動脈硬化のお話

動脈硬化は沈黙の殺人者と言われていることをご存知でしょうか?

動脈とは、心臓から酸素や栄養を豊富に含んだ血液を全身に運ぶ血管です。血液を十分に送り出すため動脈は通常しなやかな構造をしています。動脈硬化とは、文字通り「動脈が硬くなる」ことです。動脈が硬くなると、動脈は徐々に細くなり詰まります。

心臓の血管が詰まると:狭心症、心筋梗塞

脳の血管が詰まると:脳梗塞

足の血管が詰まると:閉塞性動脈硬化症などの生命にかかわる疾患を起こす危険性があります。

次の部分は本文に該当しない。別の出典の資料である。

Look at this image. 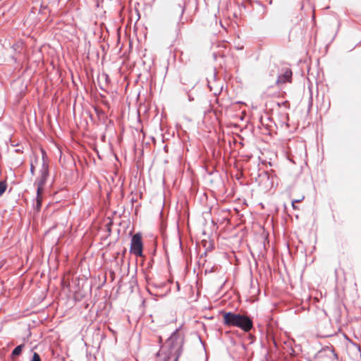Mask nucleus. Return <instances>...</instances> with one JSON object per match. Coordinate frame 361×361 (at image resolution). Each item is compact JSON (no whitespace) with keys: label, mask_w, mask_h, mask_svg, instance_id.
<instances>
[{"label":"nucleus","mask_w":361,"mask_h":361,"mask_svg":"<svg viewBox=\"0 0 361 361\" xmlns=\"http://www.w3.org/2000/svg\"><path fill=\"white\" fill-rule=\"evenodd\" d=\"M31 173L33 174L35 171V167L32 164H31V169H30Z\"/></svg>","instance_id":"obj_12"},{"label":"nucleus","mask_w":361,"mask_h":361,"mask_svg":"<svg viewBox=\"0 0 361 361\" xmlns=\"http://www.w3.org/2000/svg\"><path fill=\"white\" fill-rule=\"evenodd\" d=\"M292 80V71L290 69H287L283 75L278 77L276 80L277 84L286 83V82H290Z\"/></svg>","instance_id":"obj_4"},{"label":"nucleus","mask_w":361,"mask_h":361,"mask_svg":"<svg viewBox=\"0 0 361 361\" xmlns=\"http://www.w3.org/2000/svg\"><path fill=\"white\" fill-rule=\"evenodd\" d=\"M223 319L226 326H236L245 332L250 331L253 327L252 321L245 314H235L231 312H224Z\"/></svg>","instance_id":"obj_1"},{"label":"nucleus","mask_w":361,"mask_h":361,"mask_svg":"<svg viewBox=\"0 0 361 361\" xmlns=\"http://www.w3.org/2000/svg\"><path fill=\"white\" fill-rule=\"evenodd\" d=\"M31 361H41V358L37 353H34Z\"/></svg>","instance_id":"obj_8"},{"label":"nucleus","mask_w":361,"mask_h":361,"mask_svg":"<svg viewBox=\"0 0 361 361\" xmlns=\"http://www.w3.org/2000/svg\"><path fill=\"white\" fill-rule=\"evenodd\" d=\"M295 204H296V201H293L292 202V207H293V208L294 209H298V207H296Z\"/></svg>","instance_id":"obj_11"},{"label":"nucleus","mask_w":361,"mask_h":361,"mask_svg":"<svg viewBox=\"0 0 361 361\" xmlns=\"http://www.w3.org/2000/svg\"><path fill=\"white\" fill-rule=\"evenodd\" d=\"M303 198H304V197H302L301 199H297L295 201H296V203H298V202H300Z\"/></svg>","instance_id":"obj_13"},{"label":"nucleus","mask_w":361,"mask_h":361,"mask_svg":"<svg viewBox=\"0 0 361 361\" xmlns=\"http://www.w3.org/2000/svg\"><path fill=\"white\" fill-rule=\"evenodd\" d=\"M44 192V188L43 187H37V197H42V195Z\"/></svg>","instance_id":"obj_9"},{"label":"nucleus","mask_w":361,"mask_h":361,"mask_svg":"<svg viewBox=\"0 0 361 361\" xmlns=\"http://www.w3.org/2000/svg\"><path fill=\"white\" fill-rule=\"evenodd\" d=\"M24 346H25L24 344H21V345H19L17 347H16L15 349L12 352V355H11L12 357L18 356V355H20Z\"/></svg>","instance_id":"obj_6"},{"label":"nucleus","mask_w":361,"mask_h":361,"mask_svg":"<svg viewBox=\"0 0 361 361\" xmlns=\"http://www.w3.org/2000/svg\"><path fill=\"white\" fill-rule=\"evenodd\" d=\"M42 201V197H37L36 207L37 209H39L41 207Z\"/></svg>","instance_id":"obj_10"},{"label":"nucleus","mask_w":361,"mask_h":361,"mask_svg":"<svg viewBox=\"0 0 361 361\" xmlns=\"http://www.w3.org/2000/svg\"><path fill=\"white\" fill-rule=\"evenodd\" d=\"M7 185L5 182L0 180V196L6 191Z\"/></svg>","instance_id":"obj_7"},{"label":"nucleus","mask_w":361,"mask_h":361,"mask_svg":"<svg viewBox=\"0 0 361 361\" xmlns=\"http://www.w3.org/2000/svg\"><path fill=\"white\" fill-rule=\"evenodd\" d=\"M183 343L184 336L177 329L166 342V347L168 349L169 360H172V361H178L183 351Z\"/></svg>","instance_id":"obj_2"},{"label":"nucleus","mask_w":361,"mask_h":361,"mask_svg":"<svg viewBox=\"0 0 361 361\" xmlns=\"http://www.w3.org/2000/svg\"><path fill=\"white\" fill-rule=\"evenodd\" d=\"M142 235L137 233L132 237L130 252L137 257H141L142 255Z\"/></svg>","instance_id":"obj_3"},{"label":"nucleus","mask_w":361,"mask_h":361,"mask_svg":"<svg viewBox=\"0 0 361 361\" xmlns=\"http://www.w3.org/2000/svg\"><path fill=\"white\" fill-rule=\"evenodd\" d=\"M48 176V168L44 166L41 176L37 179L35 184L37 187H43L45 185Z\"/></svg>","instance_id":"obj_5"},{"label":"nucleus","mask_w":361,"mask_h":361,"mask_svg":"<svg viewBox=\"0 0 361 361\" xmlns=\"http://www.w3.org/2000/svg\"><path fill=\"white\" fill-rule=\"evenodd\" d=\"M164 361H172V360H169V359H168V356H167Z\"/></svg>","instance_id":"obj_14"}]
</instances>
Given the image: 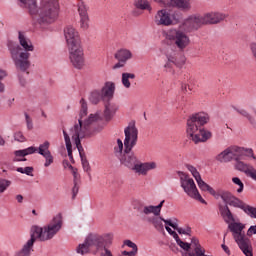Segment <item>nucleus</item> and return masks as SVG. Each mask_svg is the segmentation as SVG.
I'll return each mask as SVG.
<instances>
[{
    "label": "nucleus",
    "instance_id": "nucleus-35",
    "mask_svg": "<svg viewBox=\"0 0 256 256\" xmlns=\"http://www.w3.org/2000/svg\"><path fill=\"white\" fill-rule=\"evenodd\" d=\"M134 7H136V9H140L141 11H152L149 0H134Z\"/></svg>",
    "mask_w": 256,
    "mask_h": 256
},
{
    "label": "nucleus",
    "instance_id": "nucleus-51",
    "mask_svg": "<svg viewBox=\"0 0 256 256\" xmlns=\"http://www.w3.org/2000/svg\"><path fill=\"white\" fill-rule=\"evenodd\" d=\"M24 117H25L27 129L31 131L33 129V119H31V116H29V114L27 113L24 114Z\"/></svg>",
    "mask_w": 256,
    "mask_h": 256
},
{
    "label": "nucleus",
    "instance_id": "nucleus-7",
    "mask_svg": "<svg viewBox=\"0 0 256 256\" xmlns=\"http://www.w3.org/2000/svg\"><path fill=\"white\" fill-rule=\"evenodd\" d=\"M117 145L118 150L116 151V155L120 161V165L135 173L139 165V158L135 155L133 148H124L123 150V141L121 139L117 140Z\"/></svg>",
    "mask_w": 256,
    "mask_h": 256
},
{
    "label": "nucleus",
    "instance_id": "nucleus-11",
    "mask_svg": "<svg viewBox=\"0 0 256 256\" xmlns=\"http://www.w3.org/2000/svg\"><path fill=\"white\" fill-rule=\"evenodd\" d=\"M102 234L99 233H90L86 236L84 242L79 244L76 248V253L79 255H87L90 253L91 249H94L97 252V243L101 241Z\"/></svg>",
    "mask_w": 256,
    "mask_h": 256
},
{
    "label": "nucleus",
    "instance_id": "nucleus-4",
    "mask_svg": "<svg viewBox=\"0 0 256 256\" xmlns=\"http://www.w3.org/2000/svg\"><path fill=\"white\" fill-rule=\"evenodd\" d=\"M210 119L211 117L209 114L200 112L193 114L187 120L186 132L188 137H190L194 143H205L211 139V131L203 128V125H207Z\"/></svg>",
    "mask_w": 256,
    "mask_h": 256
},
{
    "label": "nucleus",
    "instance_id": "nucleus-62",
    "mask_svg": "<svg viewBox=\"0 0 256 256\" xmlns=\"http://www.w3.org/2000/svg\"><path fill=\"white\" fill-rule=\"evenodd\" d=\"M63 165H64L65 168L68 167V169H71V170L73 171V165H71V164L69 163V161L64 160V161H63Z\"/></svg>",
    "mask_w": 256,
    "mask_h": 256
},
{
    "label": "nucleus",
    "instance_id": "nucleus-13",
    "mask_svg": "<svg viewBox=\"0 0 256 256\" xmlns=\"http://www.w3.org/2000/svg\"><path fill=\"white\" fill-rule=\"evenodd\" d=\"M203 25H205L203 15L193 14L183 20L180 24V29H183L186 33H191L192 31L201 29Z\"/></svg>",
    "mask_w": 256,
    "mask_h": 256
},
{
    "label": "nucleus",
    "instance_id": "nucleus-3",
    "mask_svg": "<svg viewBox=\"0 0 256 256\" xmlns=\"http://www.w3.org/2000/svg\"><path fill=\"white\" fill-rule=\"evenodd\" d=\"M19 44H13L12 42L8 45V51H10L11 59L18 71H28L31 67V57L32 51H35V46L31 40L25 36L24 33L19 32L18 34Z\"/></svg>",
    "mask_w": 256,
    "mask_h": 256
},
{
    "label": "nucleus",
    "instance_id": "nucleus-34",
    "mask_svg": "<svg viewBox=\"0 0 256 256\" xmlns=\"http://www.w3.org/2000/svg\"><path fill=\"white\" fill-rule=\"evenodd\" d=\"M196 182L199 189H201V191H208V193H210V195H213V196L217 195V192H215V189H213V187H211L209 184L203 181L201 177L198 178Z\"/></svg>",
    "mask_w": 256,
    "mask_h": 256
},
{
    "label": "nucleus",
    "instance_id": "nucleus-21",
    "mask_svg": "<svg viewBox=\"0 0 256 256\" xmlns=\"http://www.w3.org/2000/svg\"><path fill=\"white\" fill-rule=\"evenodd\" d=\"M235 169L237 171H241L242 173H245L247 177H251L255 181L256 179V169L251 164H247L241 160H236Z\"/></svg>",
    "mask_w": 256,
    "mask_h": 256
},
{
    "label": "nucleus",
    "instance_id": "nucleus-16",
    "mask_svg": "<svg viewBox=\"0 0 256 256\" xmlns=\"http://www.w3.org/2000/svg\"><path fill=\"white\" fill-rule=\"evenodd\" d=\"M64 37L66 39L68 49L83 45L81 44V36H79V32L73 26H67L64 29Z\"/></svg>",
    "mask_w": 256,
    "mask_h": 256
},
{
    "label": "nucleus",
    "instance_id": "nucleus-5",
    "mask_svg": "<svg viewBox=\"0 0 256 256\" xmlns=\"http://www.w3.org/2000/svg\"><path fill=\"white\" fill-rule=\"evenodd\" d=\"M28 11L30 15H38L39 25H51L59 18V0H40L39 6L35 0V12Z\"/></svg>",
    "mask_w": 256,
    "mask_h": 256
},
{
    "label": "nucleus",
    "instance_id": "nucleus-12",
    "mask_svg": "<svg viewBox=\"0 0 256 256\" xmlns=\"http://www.w3.org/2000/svg\"><path fill=\"white\" fill-rule=\"evenodd\" d=\"M176 243L181 249H183V251H187L183 256H198L197 254L201 251H203V255L206 253L205 248L201 246V243H199V239L197 238H192L190 243L183 242L181 238H178Z\"/></svg>",
    "mask_w": 256,
    "mask_h": 256
},
{
    "label": "nucleus",
    "instance_id": "nucleus-31",
    "mask_svg": "<svg viewBox=\"0 0 256 256\" xmlns=\"http://www.w3.org/2000/svg\"><path fill=\"white\" fill-rule=\"evenodd\" d=\"M124 245H126V247H130V249H132V251H123L122 255L137 256V253L139 252V248L137 247V244H135V242H133L131 240H125Z\"/></svg>",
    "mask_w": 256,
    "mask_h": 256
},
{
    "label": "nucleus",
    "instance_id": "nucleus-22",
    "mask_svg": "<svg viewBox=\"0 0 256 256\" xmlns=\"http://www.w3.org/2000/svg\"><path fill=\"white\" fill-rule=\"evenodd\" d=\"M164 203L165 200H162L157 206H141L138 208V212L140 215H151L152 213L155 217H159L161 215V209L163 208Z\"/></svg>",
    "mask_w": 256,
    "mask_h": 256
},
{
    "label": "nucleus",
    "instance_id": "nucleus-18",
    "mask_svg": "<svg viewBox=\"0 0 256 256\" xmlns=\"http://www.w3.org/2000/svg\"><path fill=\"white\" fill-rule=\"evenodd\" d=\"M164 7H175L180 11H191V0H157Z\"/></svg>",
    "mask_w": 256,
    "mask_h": 256
},
{
    "label": "nucleus",
    "instance_id": "nucleus-39",
    "mask_svg": "<svg viewBox=\"0 0 256 256\" xmlns=\"http://www.w3.org/2000/svg\"><path fill=\"white\" fill-rule=\"evenodd\" d=\"M63 135H64V140H65L68 157H71V155H73V146L71 144V137L65 130H63Z\"/></svg>",
    "mask_w": 256,
    "mask_h": 256
},
{
    "label": "nucleus",
    "instance_id": "nucleus-40",
    "mask_svg": "<svg viewBox=\"0 0 256 256\" xmlns=\"http://www.w3.org/2000/svg\"><path fill=\"white\" fill-rule=\"evenodd\" d=\"M12 185L11 180L0 179V193H5L8 188Z\"/></svg>",
    "mask_w": 256,
    "mask_h": 256
},
{
    "label": "nucleus",
    "instance_id": "nucleus-6",
    "mask_svg": "<svg viewBox=\"0 0 256 256\" xmlns=\"http://www.w3.org/2000/svg\"><path fill=\"white\" fill-rule=\"evenodd\" d=\"M228 229L232 232L233 239L237 243L239 249L246 256H253V246L251 240L245 236V225L241 222H231L228 224Z\"/></svg>",
    "mask_w": 256,
    "mask_h": 256
},
{
    "label": "nucleus",
    "instance_id": "nucleus-57",
    "mask_svg": "<svg viewBox=\"0 0 256 256\" xmlns=\"http://www.w3.org/2000/svg\"><path fill=\"white\" fill-rule=\"evenodd\" d=\"M248 237H252V235H256V225L250 226V228L247 231Z\"/></svg>",
    "mask_w": 256,
    "mask_h": 256
},
{
    "label": "nucleus",
    "instance_id": "nucleus-38",
    "mask_svg": "<svg viewBox=\"0 0 256 256\" xmlns=\"http://www.w3.org/2000/svg\"><path fill=\"white\" fill-rule=\"evenodd\" d=\"M20 7L28 9L31 13H35V0H19Z\"/></svg>",
    "mask_w": 256,
    "mask_h": 256
},
{
    "label": "nucleus",
    "instance_id": "nucleus-54",
    "mask_svg": "<svg viewBox=\"0 0 256 256\" xmlns=\"http://www.w3.org/2000/svg\"><path fill=\"white\" fill-rule=\"evenodd\" d=\"M244 153H246V157H251L256 161L255 153H253V150L251 148H244Z\"/></svg>",
    "mask_w": 256,
    "mask_h": 256
},
{
    "label": "nucleus",
    "instance_id": "nucleus-61",
    "mask_svg": "<svg viewBox=\"0 0 256 256\" xmlns=\"http://www.w3.org/2000/svg\"><path fill=\"white\" fill-rule=\"evenodd\" d=\"M221 247L227 255H231V250H229V247H227V245L222 244Z\"/></svg>",
    "mask_w": 256,
    "mask_h": 256
},
{
    "label": "nucleus",
    "instance_id": "nucleus-41",
    "mask_svg": "<svg viewBox=\"0 0 256 256\" xmlns=\"http://www.w3.org/2000/svg\"><path fill=\"white\" fill-rule=\"evenodd\" d=\"M80 27L83 31L89 29V16H80Z\"/></svg>",
    "mask_w": 256,
    "mask_h": 256
},
{
    "label": "nucleus",
    "instance_id": "nucleus-59",
    "mask_svg": "<svg viewBox=\"0 0 256 256\" xmlns=\"http://www.w3.org/2000/svg\"><path fill=\"white\" fill-rule=\"evenodd\" d=\"M250 49H251L254 59H256V42H253L250 44Z\"/></svg>",
    "mask_w": 256,
    "mask_h": 256
},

動脈硬化による病気がどの程度怖いのかというと、H26年の死亡原因の約25%を動脈硬化(心疾患と脳血管疾患)が占め、動脈硬化は癌と同じくらい生命を脅かす病気であることがわかります。

また、寝たきりとなる原因の約40%は動脈硬化が原因であるとの報告もされています。

様々な病気を引き起こす動脈硬化ですが、一番の問題点は「症状がなく気づきにくいこと」です。自覚症状が出た時には重症化していることも多く、初めての発作で半身まひや心停止となりうるのです。

動脈硬化は、高血圧症、高脂血症、糖尿病、喫煙、年齢(50歳以上)が代表的な促進因子です。該当する場合には、動脈硬化のチェックをすることをお勧めします。

動脈硬化の検査の代表としては、血管年齢検査(ABI検査)と、頸動脈エコーがあります。

血管年齢検査(ABI検査)とは、両手両足の4ヵ所の血圧を同時に測定します。10分程度の検査でご自身の血管年齢や動脈の硬さが計測できます。足の血管の詰まりについても同時にわかります。

頸動脈エコー検査とは、首にある動脈をエコーを使って動脈硬化を評価しますので痛みはありません。

 

心筋梗塞、狭心症のお話

これまでのお話から動脈硬化が原因で心臓の血管が詰まることにより、狭心症、心筋梗塞という病気を起こすことがご理解できましたでしょうか?

もう少し細かく心臓を見ていくと、心臓には3本の「冠動脈」という血管が心臓に栄養を送っています。この冠動脈に動脈硬化が起き、詰まることで心筋梗塞を発症します。動脈硬化は1本の冠動脈だけに起こることも、3本の冠動脈全てに生じることもあり、数か所も詰まると重症となります。

軽傷であれば、内服治療やカテーテル治療などの内科的治療が可能ですが、重症であれば、心臓バイパス手術という胸を切っての大きな手術が必要となります。

 

動脈硬化や心筋梗塞は重症化する前に積極的に早期発見しましょう!

心筋梗塞は一度発症すると病院に到着する前に15%以上が心停止に陥ります。病院に入院中に6~7%の確率で命を落とします。退院後に5年間元気でいられる確率は80%です。そのため、発症する前に積極的に検査及び治療を行うことが必要です。

当院では心電図や心臓エコー以外に心臓の動脈硬化を見る方法として心臓CTが可能です。

 

心臓CT(造影) 予約検査

心臓CT検査では、心電図等と異なり心臓の血管に詰まりがないかを直接的に目で見ることができます。

日本循環器病学会ガイドラインでは、心臓CT検査により心臓の血管に詰まりが無いかどうかを診断可能とされています。

造影剤という薬剤を点滴してCTを撮像します。そのため多少準備に時間を要しますが、検査自体は10分程度で終わります。 ※造影剤は腎臓の機能が悪い場合や重症アレルギーでは施行困難なことがあります。